### TASK GOAL
Write out the lines between the one containing "Does the image" and the one containing "0.57 metres", inclusive, with no changes.

(Excerpts from a spatial dataset)
::::

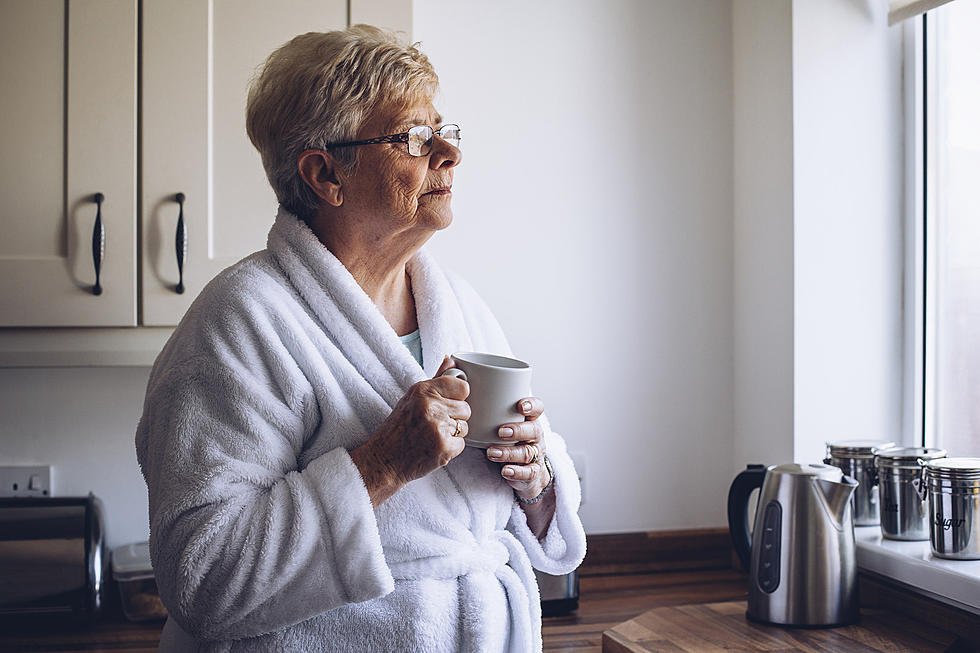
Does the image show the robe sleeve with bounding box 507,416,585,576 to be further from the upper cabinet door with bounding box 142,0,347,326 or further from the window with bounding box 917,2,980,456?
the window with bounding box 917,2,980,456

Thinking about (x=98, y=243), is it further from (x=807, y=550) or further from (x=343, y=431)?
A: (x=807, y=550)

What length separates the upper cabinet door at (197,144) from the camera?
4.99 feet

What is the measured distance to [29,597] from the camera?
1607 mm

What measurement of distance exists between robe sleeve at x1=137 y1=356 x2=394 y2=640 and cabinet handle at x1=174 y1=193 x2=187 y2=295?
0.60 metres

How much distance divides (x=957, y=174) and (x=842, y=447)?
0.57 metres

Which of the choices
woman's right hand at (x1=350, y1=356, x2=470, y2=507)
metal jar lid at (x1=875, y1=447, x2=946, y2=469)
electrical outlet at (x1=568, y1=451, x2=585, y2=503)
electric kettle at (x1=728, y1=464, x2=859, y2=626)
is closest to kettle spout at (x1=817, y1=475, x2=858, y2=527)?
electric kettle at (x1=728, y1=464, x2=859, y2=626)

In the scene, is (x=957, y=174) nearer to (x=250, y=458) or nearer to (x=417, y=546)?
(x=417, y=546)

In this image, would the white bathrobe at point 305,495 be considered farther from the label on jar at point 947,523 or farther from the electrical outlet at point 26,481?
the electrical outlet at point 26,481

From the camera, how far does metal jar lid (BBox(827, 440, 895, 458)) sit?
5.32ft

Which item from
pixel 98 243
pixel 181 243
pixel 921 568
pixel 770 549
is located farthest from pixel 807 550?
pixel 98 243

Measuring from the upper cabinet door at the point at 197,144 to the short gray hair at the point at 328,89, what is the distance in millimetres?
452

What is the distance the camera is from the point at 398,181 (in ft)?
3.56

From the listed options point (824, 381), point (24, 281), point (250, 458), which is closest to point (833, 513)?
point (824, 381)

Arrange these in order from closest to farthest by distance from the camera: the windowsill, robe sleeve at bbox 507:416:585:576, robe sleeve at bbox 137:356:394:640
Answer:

::::

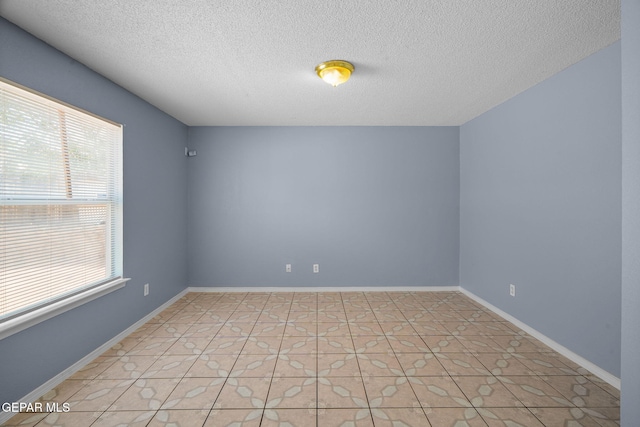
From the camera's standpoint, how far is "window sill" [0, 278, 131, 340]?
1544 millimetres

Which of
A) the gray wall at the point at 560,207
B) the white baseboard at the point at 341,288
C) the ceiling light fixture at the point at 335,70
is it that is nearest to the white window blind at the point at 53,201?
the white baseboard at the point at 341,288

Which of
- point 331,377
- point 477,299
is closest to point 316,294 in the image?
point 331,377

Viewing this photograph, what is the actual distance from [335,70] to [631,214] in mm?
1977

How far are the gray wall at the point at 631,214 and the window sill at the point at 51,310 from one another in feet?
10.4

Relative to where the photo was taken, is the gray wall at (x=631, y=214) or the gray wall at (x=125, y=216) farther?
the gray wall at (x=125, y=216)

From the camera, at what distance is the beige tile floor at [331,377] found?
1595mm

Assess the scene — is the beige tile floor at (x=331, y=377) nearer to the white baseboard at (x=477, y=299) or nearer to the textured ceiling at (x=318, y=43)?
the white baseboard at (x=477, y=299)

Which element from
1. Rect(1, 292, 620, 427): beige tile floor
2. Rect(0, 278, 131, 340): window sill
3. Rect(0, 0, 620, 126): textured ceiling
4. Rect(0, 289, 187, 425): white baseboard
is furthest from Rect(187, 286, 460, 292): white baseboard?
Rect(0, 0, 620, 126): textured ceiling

::::

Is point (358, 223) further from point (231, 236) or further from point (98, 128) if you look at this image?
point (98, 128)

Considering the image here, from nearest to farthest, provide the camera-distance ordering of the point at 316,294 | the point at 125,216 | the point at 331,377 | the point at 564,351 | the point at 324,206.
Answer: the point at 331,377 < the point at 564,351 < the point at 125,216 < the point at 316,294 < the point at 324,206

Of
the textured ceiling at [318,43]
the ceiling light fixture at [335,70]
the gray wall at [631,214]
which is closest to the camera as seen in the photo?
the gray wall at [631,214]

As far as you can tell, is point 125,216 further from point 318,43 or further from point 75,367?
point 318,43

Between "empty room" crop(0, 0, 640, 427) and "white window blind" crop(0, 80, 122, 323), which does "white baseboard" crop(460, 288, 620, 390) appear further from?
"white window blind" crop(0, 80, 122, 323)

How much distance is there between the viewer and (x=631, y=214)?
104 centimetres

::::

### EXERCISE RESULT
Does the image show the robe sleeve with bounding box 507,416,585,576 to be further from the upper cabinet door with bounding box 142,0,347,326 or further from the window with bounding box 917,2,980,456?
the window with bounding box 917,2,980,456

Thinking about (x=98, y=243), is it further from (x=807, y=550) or further from (x=343, y=431)?
A: (x=807, y=550)

What length separates the upper cabinet door at (197,144) from the camera?
4.99 feet

What is the measured distance to [29,597] from the camera?
1607 mm

What measurement of distance exists between robe sleeve at x1=137 y1=356 x2=394 y2=640 and cabinet handle at x1=174 y1=193 x2=187 y2=295?
0.60 metres

How much distance divides (x=957, y=174) and (x=842, y=447)?
0.57 metres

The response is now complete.